Tapi, mereka tak hendak berpindah dari tempat itu, karena memang, sebelumnya sudah berpindah dari beberapa lokasi. Mulai dari pinggiran Sungai Siak di bawah Jembatan Siak I, pelabuhan Tanjung Batu.

Susahnya mencari lokasi yang nyaman dan mudah  untuk mencari ikan membuat mereka akhirnya memilih bertahan di tempat itu. ‘’Ya, ini terakhirlah bang, kalau disana, dari pagi sudah, tak banyak ikan, makanya kami sampai di sini. Katanya disini sesekali ada juga ikan-ikan bagus,’’ungkap Darmawan saat ditemui.

Kawasan tempat mereka melemparkan kail itu, dulunya adalah bagian dari lokasi pemijahan ikan baung alami yang banyak mendiami Sungai Siak. Tapi, itu dulu, beberapa puluh tahun yang lalu. Sekitar tahun 70-80-an. Selepas itu, seiring perkembangan waktu, pertumbuhan kota yang demikian pesat dan tumbuhnya kawasan pemukiman, titik-titik yang menjadi habitat tumbuh kembang satwa air itupun mulai terusik. ‘’Limbah, penyempitan aliran sungai, pendangkalan, termasuk juga kerusakan catchment area menyebabkan hampir tidak ada lagi yang tersisa untuk para penghuni aliran sungai tersebut.

‘’(Maaf) Kalau bisa saya bilang, sekarang, sungai-sungai itu tidak lebih dari tempat buangan. Tempat orang membang limbah rumah tangga, termasuk juga sampah,’’ sebut Tengku Ariful Amri, Direktur Rona Lingkungan Universitas Riau.

Ditemui di ruang Laboratorium Kimia Fisik MIPA Universitas Riau, Ariful menyebutkan, idealnya hal tersebut tidak terjadi. Sungai, menurut dia, mempunyai banyak fungsi.
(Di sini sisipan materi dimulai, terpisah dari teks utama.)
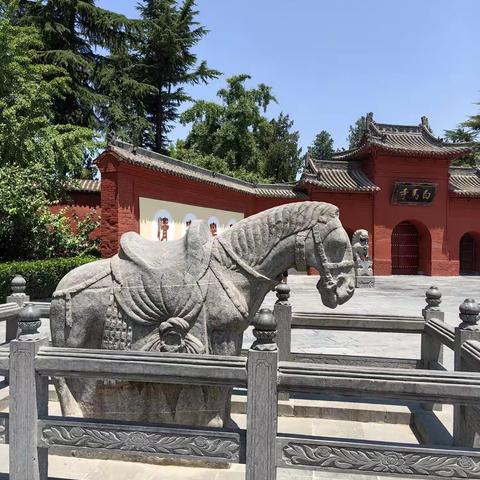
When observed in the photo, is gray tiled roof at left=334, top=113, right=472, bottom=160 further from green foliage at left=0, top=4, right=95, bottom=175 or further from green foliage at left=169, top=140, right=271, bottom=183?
green foliage at left=0, top=4, right=95, bottom=175

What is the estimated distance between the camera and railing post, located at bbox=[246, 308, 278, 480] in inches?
80.7

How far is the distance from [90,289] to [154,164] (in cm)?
989

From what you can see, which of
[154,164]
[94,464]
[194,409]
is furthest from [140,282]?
[154,164]

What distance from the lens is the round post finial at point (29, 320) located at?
2186mm

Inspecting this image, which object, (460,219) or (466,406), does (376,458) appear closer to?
(466,406)

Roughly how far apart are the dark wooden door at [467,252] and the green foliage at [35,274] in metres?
19.3

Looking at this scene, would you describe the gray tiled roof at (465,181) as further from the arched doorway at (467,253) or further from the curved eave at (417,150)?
the arched doorway at (467,253)

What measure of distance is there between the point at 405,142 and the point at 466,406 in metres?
19.9

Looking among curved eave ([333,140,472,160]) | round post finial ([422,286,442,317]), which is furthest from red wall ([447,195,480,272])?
round post finial ([422,286,442,317])

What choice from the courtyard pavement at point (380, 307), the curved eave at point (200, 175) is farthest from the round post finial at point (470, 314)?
the curved eave at point (200, 175)

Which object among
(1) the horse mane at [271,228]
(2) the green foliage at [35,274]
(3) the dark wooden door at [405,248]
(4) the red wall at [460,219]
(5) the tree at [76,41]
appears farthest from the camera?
(3) the dark wooden door at [405,248]

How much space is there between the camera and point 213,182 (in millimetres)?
15602

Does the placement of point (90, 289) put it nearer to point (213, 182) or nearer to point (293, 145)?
point (213, 182)

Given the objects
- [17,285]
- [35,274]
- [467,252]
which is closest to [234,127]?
[467,252]
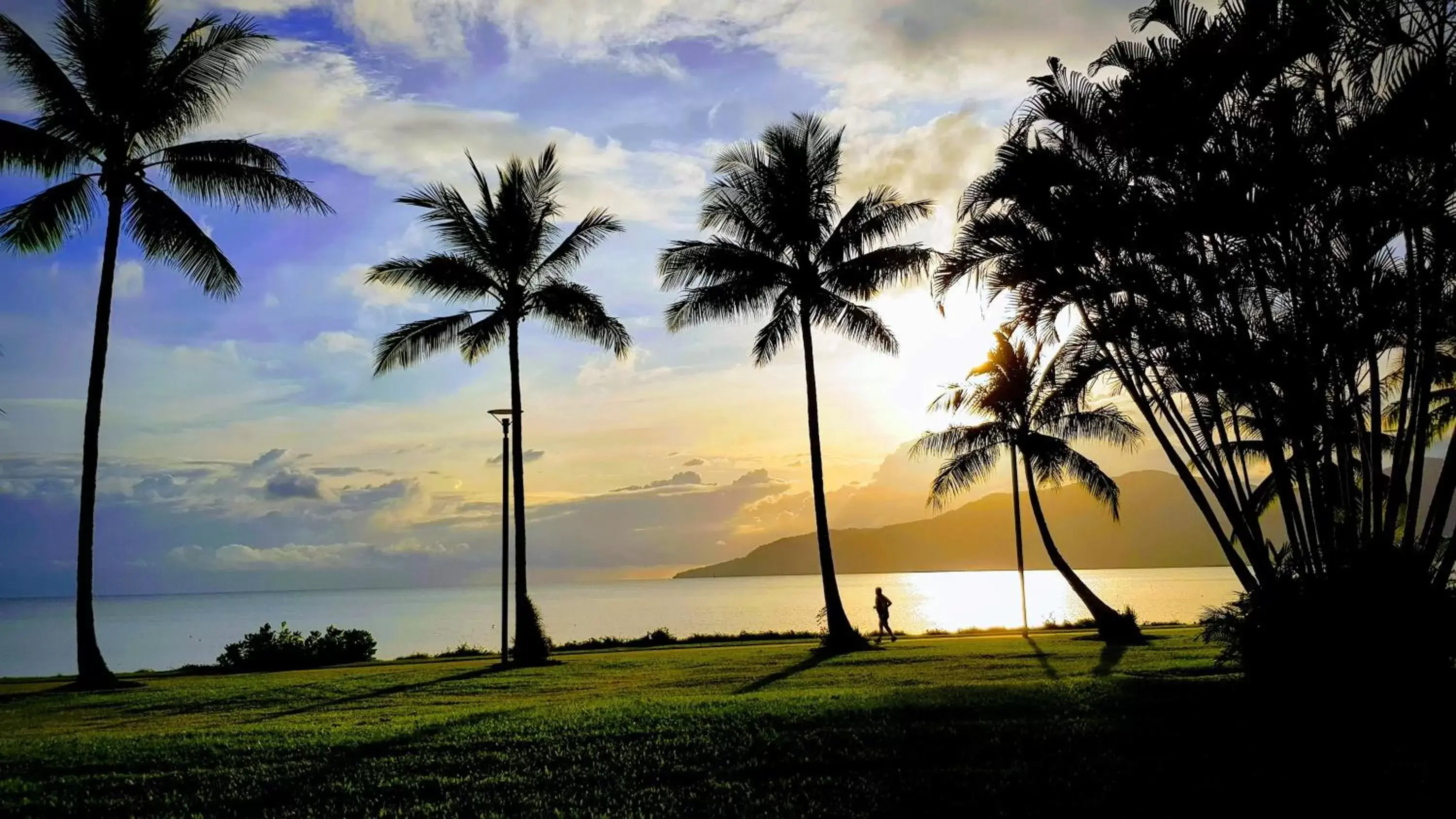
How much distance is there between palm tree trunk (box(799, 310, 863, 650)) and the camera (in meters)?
25.6

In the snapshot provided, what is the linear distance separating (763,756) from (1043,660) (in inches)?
503

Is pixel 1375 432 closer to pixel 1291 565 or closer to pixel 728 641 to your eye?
pixel 1291 565

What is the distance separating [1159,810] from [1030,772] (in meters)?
1.21

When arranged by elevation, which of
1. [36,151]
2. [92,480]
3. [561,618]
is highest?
[36,151]

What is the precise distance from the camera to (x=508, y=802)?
8102 millimetres

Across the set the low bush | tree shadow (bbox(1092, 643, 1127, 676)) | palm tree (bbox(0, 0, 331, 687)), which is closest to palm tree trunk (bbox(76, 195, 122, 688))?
palm tree (bbox(0, 0, 331, 687))

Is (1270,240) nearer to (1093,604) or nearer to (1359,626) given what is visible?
(1359,626)

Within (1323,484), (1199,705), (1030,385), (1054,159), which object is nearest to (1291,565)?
(1323,484)

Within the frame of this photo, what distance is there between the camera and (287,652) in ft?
85.4

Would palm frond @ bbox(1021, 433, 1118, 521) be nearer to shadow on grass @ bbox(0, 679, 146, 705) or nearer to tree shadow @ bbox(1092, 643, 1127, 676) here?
tree shadow @ bbox(1092, 643, 1127, 676)

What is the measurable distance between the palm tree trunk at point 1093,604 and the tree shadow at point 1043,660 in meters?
1.99

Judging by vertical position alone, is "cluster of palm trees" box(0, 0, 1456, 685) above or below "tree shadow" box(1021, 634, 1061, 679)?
above

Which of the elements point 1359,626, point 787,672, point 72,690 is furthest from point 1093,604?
point 72,690

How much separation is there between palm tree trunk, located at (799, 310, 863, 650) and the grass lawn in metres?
10.4
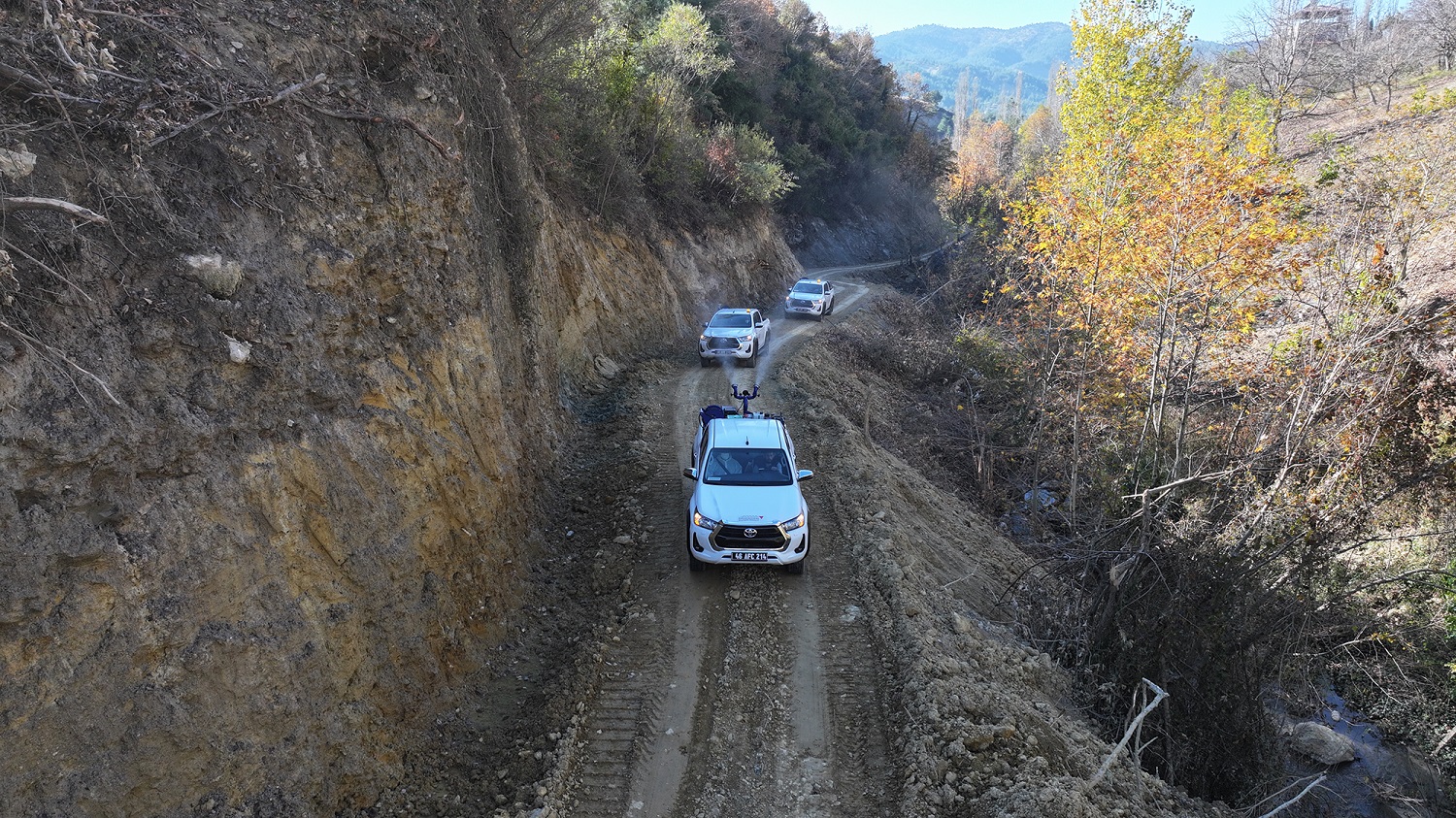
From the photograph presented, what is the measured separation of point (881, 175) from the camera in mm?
53281

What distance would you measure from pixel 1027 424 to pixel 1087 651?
384 inches

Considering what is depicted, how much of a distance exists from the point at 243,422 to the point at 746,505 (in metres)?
5.67

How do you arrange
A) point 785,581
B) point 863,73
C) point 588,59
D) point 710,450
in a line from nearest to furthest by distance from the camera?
1. point 785,581
2. point 710,450
3. point 588,59
4. point 863,73

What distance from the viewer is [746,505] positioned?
9.62 meters

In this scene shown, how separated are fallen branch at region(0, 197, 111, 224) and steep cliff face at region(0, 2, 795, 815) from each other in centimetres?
12

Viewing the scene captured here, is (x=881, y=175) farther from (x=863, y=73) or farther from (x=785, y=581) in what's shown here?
(x=785, y=581)

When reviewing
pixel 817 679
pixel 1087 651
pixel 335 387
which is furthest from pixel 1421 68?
pixel 335 387

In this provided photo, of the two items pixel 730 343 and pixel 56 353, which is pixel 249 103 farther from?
pixel 730 343

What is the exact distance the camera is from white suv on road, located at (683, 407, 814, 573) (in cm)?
932

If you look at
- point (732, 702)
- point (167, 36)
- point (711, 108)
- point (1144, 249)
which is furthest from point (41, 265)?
point (711, 108)

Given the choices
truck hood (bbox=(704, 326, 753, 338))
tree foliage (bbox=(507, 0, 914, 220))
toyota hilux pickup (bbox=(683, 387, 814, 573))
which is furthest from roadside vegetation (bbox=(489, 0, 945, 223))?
toyota hilux pickup (bbox=(683, 387, 814, 573))

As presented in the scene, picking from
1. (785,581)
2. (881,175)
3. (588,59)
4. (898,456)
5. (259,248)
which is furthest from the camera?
(881,175)

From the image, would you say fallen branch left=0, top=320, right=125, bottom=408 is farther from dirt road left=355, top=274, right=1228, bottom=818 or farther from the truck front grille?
the truck front grille

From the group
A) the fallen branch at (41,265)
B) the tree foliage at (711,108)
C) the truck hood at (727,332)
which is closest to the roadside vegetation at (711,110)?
the tree foliage at (711,108)
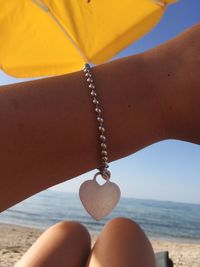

Sungai juga menjadi salah satu urat nadi yang harusnya dikelola dengan menggunakan etika dan estetika.

Selain menjadi habitat hidup untuk makhluk hidup seperti ikan lainnya yang ada di dalam air, sungai juga mempunyai fungsi sebagai sarana atau moda transportasi, fungsi sosial sebagai urat nadi kehidupan masyarakat termasuk aktifitas mandi, cuci.   

Namun, disinilah letak kelemahan yang terjadi dalam beberapa waktu belakangan. Tingginya keperluan masyarakat untuk lahan, menyebabkan terjadi perburuan dan perubahan terhadap fungsi kawasan. Sungai yang dulunya lebar dan dalam, berubah menjadi sempit dan dangkal. Bahkan, penelusuran kita menemukan ada banyak sekali aliran sungai yang kemudian ditutup karena kepentingan-kepentingan seperti itu,’’ ungkap dia.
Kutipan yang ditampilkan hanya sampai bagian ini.